Sheesh! Tell us how you really feel.
Wu isn’t alone in standing up to the Trump regime. Washington Gov. Bob Ferguson also made public his response to Bondi on Tuesday, saying, she “seeks to have Washington state bend the knee to a Trump administration that, day by day, drags us closer to authoritarianism. That’s not going to happen. I am not intimidated by Pam Bondi or the president.”
Rhode Island Attorney General Peter Neronha also recognized the best approach to take, saying, “This letter does not change my view: it’s the tactic of a bully. And the only way to deal with a bully is to let them know that they’re not going to intimidate you.”

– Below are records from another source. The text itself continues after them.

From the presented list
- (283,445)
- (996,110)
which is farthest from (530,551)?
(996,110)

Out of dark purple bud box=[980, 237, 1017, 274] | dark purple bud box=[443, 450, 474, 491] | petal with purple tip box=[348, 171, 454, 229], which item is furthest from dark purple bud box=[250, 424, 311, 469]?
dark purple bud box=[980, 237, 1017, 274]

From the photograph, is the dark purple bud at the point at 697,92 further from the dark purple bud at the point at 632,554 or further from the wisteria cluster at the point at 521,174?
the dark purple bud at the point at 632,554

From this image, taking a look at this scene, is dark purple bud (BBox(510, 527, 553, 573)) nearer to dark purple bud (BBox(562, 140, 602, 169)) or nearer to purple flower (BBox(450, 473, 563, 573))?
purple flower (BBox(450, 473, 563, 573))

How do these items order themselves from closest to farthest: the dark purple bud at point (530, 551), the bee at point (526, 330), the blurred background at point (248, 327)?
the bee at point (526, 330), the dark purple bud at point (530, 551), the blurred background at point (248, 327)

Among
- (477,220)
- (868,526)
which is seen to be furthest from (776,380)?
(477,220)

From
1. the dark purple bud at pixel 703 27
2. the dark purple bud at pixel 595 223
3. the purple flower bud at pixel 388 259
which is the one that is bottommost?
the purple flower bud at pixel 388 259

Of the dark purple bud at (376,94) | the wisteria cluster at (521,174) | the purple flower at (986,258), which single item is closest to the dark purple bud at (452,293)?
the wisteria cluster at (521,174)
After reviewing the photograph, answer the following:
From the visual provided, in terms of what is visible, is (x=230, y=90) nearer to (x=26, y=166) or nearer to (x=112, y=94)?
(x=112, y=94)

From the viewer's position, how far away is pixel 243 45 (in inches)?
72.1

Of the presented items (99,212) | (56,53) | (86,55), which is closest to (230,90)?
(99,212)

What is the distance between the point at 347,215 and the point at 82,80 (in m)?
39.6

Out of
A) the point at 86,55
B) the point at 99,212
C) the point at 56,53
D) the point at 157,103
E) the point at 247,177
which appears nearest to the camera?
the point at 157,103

Wu, the daughter of immigrants (her parents moved to Chicago from Taipei for her father’s education), came to Massachusetts in 2003 to attend Harvard and has called Boston home since 2009. She was elected to an at-large seat on the city council in 2013. In 2021, she was elected mayor, the first time a white man wasn’t elected to the post in the city’s nearly 400 years.
She is up for re-election this year. Her main opponent is Josh Kraft, the third son of billionaire New England Patriots owner Robert Kraft. Josh Kraft, who had largely eschewed the spotlight before deciding to run for mayor of a city he moved to in October 2023, put out a statement saying Bondi’s demand letter is “just another unhinged and bigoted attack targeting our nation’s immigrants.”

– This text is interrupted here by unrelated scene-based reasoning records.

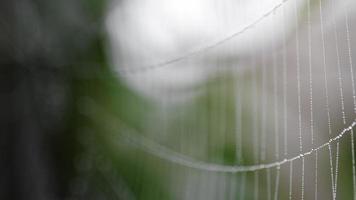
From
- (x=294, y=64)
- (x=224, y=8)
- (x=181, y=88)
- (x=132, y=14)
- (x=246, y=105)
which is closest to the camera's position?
(x=294, y=64)

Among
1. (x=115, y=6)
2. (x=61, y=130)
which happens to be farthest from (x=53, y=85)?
(x=115, y=6)

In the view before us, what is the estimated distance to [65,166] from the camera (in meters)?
2.10

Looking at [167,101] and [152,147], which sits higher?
[167,101]

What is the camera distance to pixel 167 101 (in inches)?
74.5

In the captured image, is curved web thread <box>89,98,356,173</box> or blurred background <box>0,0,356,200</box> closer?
blurred background <box>0,0,356,200</box>

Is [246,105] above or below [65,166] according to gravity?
above

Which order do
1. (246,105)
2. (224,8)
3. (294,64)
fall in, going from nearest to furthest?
(294,64), (224,8), (246,105)

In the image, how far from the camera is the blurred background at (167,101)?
4.17 feet

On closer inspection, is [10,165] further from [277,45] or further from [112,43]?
[277,45]

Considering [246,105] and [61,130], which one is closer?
[246,105]

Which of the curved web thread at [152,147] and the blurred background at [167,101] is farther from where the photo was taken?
the curved web thread at [152,147]

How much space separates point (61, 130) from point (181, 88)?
57 centimetres

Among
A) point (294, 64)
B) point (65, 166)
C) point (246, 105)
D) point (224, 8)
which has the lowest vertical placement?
point (65, 166)

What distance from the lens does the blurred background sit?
1271mm
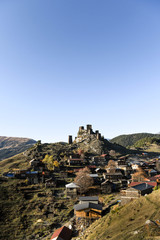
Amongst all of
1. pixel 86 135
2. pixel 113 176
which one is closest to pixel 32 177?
pixel 113 176

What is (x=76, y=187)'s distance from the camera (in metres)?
70.8

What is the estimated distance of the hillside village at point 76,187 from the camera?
46.2 m

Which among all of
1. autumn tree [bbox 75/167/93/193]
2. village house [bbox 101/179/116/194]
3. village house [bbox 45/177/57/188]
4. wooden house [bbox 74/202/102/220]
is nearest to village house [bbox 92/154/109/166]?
autumn tree [bbox 75/167/93/193]

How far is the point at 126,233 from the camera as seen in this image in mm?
26125

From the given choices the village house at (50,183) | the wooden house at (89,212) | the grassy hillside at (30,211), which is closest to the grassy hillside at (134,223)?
the wooden house at (89,212)

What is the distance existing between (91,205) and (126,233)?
77.2 feet

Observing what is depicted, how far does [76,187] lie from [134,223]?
44521 mm

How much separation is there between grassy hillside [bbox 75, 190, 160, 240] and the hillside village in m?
8.40

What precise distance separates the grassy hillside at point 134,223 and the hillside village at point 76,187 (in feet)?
27.6

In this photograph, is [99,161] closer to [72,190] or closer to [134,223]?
[72,190]

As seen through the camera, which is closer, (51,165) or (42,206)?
(42,206)

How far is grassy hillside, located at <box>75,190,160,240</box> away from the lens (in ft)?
79.6

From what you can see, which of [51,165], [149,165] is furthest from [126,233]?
[149,165]

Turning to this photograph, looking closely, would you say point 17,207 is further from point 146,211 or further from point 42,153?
point 42,153
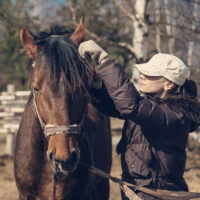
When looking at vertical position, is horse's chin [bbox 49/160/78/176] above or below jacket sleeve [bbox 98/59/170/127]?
below

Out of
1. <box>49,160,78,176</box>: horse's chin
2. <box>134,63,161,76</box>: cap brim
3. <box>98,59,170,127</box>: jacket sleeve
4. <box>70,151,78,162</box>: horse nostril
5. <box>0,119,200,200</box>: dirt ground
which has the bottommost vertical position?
<box>0,119,200,200</box>: dirt ground

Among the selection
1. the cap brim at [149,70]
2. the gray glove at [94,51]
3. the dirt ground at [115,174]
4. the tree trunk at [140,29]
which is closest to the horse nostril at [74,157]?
the gray glove at [94,51]

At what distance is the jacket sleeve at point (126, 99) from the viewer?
2.21 meters

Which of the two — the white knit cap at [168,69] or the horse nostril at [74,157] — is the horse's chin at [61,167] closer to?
the horse nostril at [74,157]

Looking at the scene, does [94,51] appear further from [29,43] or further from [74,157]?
[74,157]

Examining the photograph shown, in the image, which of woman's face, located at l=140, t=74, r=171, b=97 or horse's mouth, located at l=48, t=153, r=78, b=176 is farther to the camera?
woman's face, located at l=140, t=74, r=171, b=97

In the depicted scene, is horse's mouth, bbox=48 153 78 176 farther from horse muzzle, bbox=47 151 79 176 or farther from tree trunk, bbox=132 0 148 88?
tree trunk, bbox=132 0 148 88

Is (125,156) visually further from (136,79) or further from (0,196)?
(136,79)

Not quite done with her adversary, Wu reminded Bondi that Boston has been at the forefront of history—on the right side of history—for centuries.
“Attorney General Bondi, we are gathered here today to show you who we are in Boston. More than 100 years before your home state [Florida] was founded, Bostonians were across the street in Faneuil Hall, setting the foundation for our democracy and rule of law,” Wu said. “One hundred years before that, Bostonians were founding the first public school and public park in the country.

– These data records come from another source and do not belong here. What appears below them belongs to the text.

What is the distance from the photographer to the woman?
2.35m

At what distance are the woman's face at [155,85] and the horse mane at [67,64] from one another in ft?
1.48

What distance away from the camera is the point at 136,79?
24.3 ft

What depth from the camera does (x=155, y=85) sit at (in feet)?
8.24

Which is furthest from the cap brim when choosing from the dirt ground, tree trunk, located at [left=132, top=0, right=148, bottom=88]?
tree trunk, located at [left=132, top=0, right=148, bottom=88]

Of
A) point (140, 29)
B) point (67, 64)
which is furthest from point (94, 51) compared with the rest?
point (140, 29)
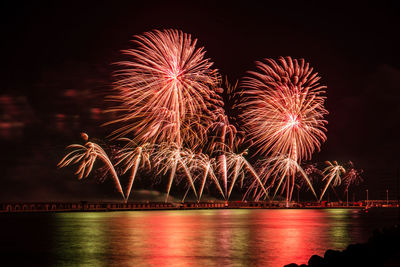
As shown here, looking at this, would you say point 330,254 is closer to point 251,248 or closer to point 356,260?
point 356,260

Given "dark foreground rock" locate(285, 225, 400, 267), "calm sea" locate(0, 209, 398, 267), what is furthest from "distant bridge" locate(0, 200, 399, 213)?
"dark foreground rock" locate(285, 225, 400, 267)

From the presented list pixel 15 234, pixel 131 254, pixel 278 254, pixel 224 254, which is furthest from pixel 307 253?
pixel 15 234

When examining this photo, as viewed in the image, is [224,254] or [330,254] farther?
[224,254]

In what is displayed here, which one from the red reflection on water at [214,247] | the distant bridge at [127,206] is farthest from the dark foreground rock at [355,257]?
the distant bridge at [127,206]

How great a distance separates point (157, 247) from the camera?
26.3m

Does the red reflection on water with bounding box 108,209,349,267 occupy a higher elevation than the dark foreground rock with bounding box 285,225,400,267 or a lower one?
lower

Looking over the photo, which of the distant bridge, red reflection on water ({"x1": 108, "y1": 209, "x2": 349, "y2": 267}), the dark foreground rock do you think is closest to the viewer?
the dark foreground rock

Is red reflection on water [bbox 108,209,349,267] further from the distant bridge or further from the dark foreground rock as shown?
the distant bridge

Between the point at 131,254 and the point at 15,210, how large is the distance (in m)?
58.0

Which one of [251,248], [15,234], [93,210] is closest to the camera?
[251,248]

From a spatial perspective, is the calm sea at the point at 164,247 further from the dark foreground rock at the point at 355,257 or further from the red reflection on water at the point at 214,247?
the dark foreground rock at the point at 355,257

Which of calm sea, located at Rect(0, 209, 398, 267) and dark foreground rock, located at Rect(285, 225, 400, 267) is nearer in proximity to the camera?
dark foreground rock, located at Rect(285, 225, 400, 267)

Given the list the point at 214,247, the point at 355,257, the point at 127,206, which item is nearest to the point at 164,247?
the point at 214,247

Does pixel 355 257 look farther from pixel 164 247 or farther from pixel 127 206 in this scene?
pixel 127 206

“This has always been a city of revolution, of innovation, of standing up for the public good and never bowing down to tyranny.… Boston will never back down from being a beacon of freedom and a home for everyone.”
Wu keeps rising to this moment, refusing to be cowed into compliance, confident that she has her city’s residents backing her up, fighting to keep the bully off Boston’s back.
Shalise Manza Young was most recently a columnist at Yahoo Sports, focusing on the intersection of race, gender and culture in sports. The Associated Press Sports Editors named her one of the 10 best columnists in the country in 2020. She has also written for the Boston Globe and Providence Journal. Find her on Bluesky @shalisemyoung.


It has always been amazing to me how patriots, TRUE patriots, somehow appear out of nowhere at a time of greatest need.
Thank you, Ms. Wu! I welcome you with open arms!!
Mayor Wu has indeed demonstrated courage and leadership. Now the ball is in the court of Massachusetts citizens. No doubt Republican secret police and other thugs will be appearing in larger numbers in sanctuary cities across the Commonwealth. Citizens need to be out in large numbers to protest and resist. Mayor Wu has done her part, now it is time for ordinary citizens to show courage to the inevitable backlash from the Republican party.